# Almost a Dozen Keys Missing from Sun Type 6 Keyboard



## David Paigen (Jul 21, 2020)

1. Objective: get an old sun keyboard (usb) working under FreeBSD 12.1

2. Expected: xev sees all keypresses on keyboard
3. Observed: 8 of 12 left side function keys fail to register anything.
The remainder of the keys operate normally.
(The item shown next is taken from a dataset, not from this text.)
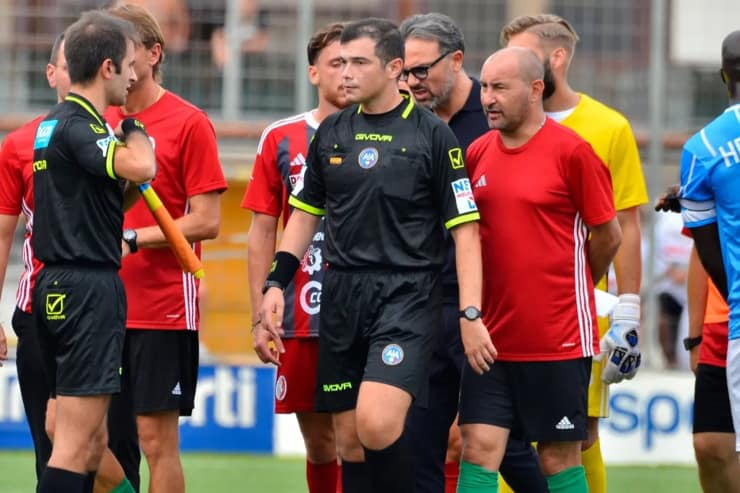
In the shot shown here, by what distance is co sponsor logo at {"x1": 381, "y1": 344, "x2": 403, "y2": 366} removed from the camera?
677 cm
Note: the keyboard operates as expected under unix, all keys generate
the expected keycodes and scancodes.

4. Details: The Sun keyboard has 4 media keys above the numeric keypad
and another 12 function keys on the left side (in addition to the 12
at the top of the keyboard).  On the left, the keys are labeled: Help,
(blank), Stop, Again, Props, Undo, Front, Copy, Open, Paste, Find,
and Cut.

5. Investigation:

5A. Xev shows that four keys generate scan codes:
  Help 136
  Copy 151
  Find 164
  Cut  181

Three keys generate X-Notify events (Stop, Again, Paste) but xev
does not report enough details to differentiate the keys.  The remaining
keys have no effect.

Note: I tried this again in an empty X instance with only xterm and xev
running.  No window manager, no display manager.  Same results.

5B. I used usbdump to examine the raw data coming from the keyboard.
I was able to verify that all 16 extra keys DO SEND KEYCODES.  They
range from 0x74-0x81 and 0x66 (116-129 & 102).  They are arranged in
this order: sleep=0x66, open=0x74, help=0x75, props, front, stop,
again, undo, cut, copy, paste, find, mute, vol+, vol-=0x81.
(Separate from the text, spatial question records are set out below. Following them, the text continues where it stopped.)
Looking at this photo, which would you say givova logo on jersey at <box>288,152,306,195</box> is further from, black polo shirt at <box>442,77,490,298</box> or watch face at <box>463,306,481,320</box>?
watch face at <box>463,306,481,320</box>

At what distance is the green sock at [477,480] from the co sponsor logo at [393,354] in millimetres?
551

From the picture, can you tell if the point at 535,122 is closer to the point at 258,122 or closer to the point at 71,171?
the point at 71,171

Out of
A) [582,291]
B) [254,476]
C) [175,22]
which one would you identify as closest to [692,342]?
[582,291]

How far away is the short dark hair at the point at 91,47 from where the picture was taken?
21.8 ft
5C. In the kernel I found the file src/sys/dev/usb/input/ukbd.c
In lines 310-312, in the data structure ukbd_trtab, I find translations
to convert these keycodes into scancodes (ranging 108-130, decimal).
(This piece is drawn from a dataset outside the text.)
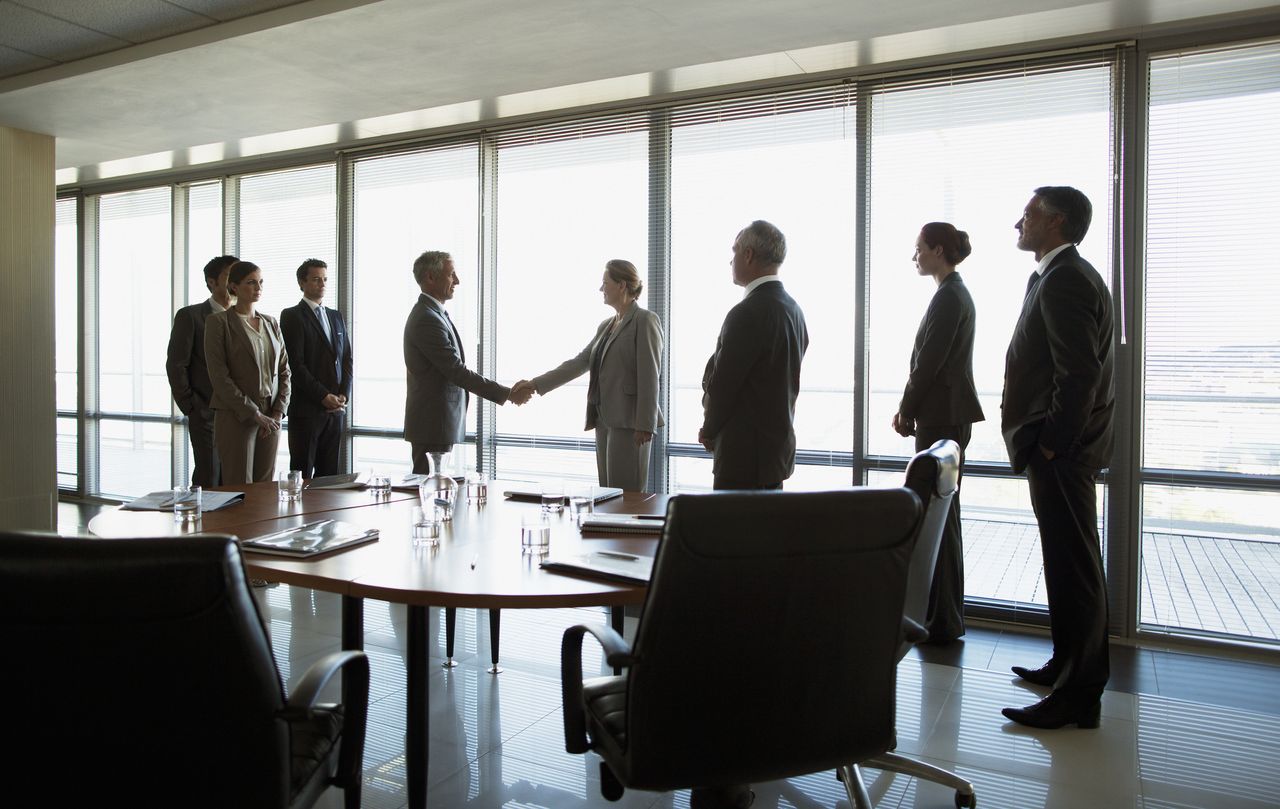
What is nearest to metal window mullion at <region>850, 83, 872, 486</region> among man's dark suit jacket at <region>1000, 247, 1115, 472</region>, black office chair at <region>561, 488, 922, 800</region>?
man's dark suit jacket at <region>1000, 247, 1115, 472</region>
Farther down, in the function ukbd_key2scan, I see these numbers get
converted again into the ranges 0x11e-0x120, 0x125, and 0x15e-0x168
on lines 2204-2221.  The comments even say these scan codes are for
the Sun Type 6 USB Keyboard.

However, somewhere between the usb device and the tty driver, most of
these keys are getting dropped or consumed and I can't figure out why.

6. Questions

6A. Do I have to tell the kernel this is a sun keyboard?  I do not find
any sun specific files in either the syscons or the vt files.

6B. How can I tell if I am running syscons or vt?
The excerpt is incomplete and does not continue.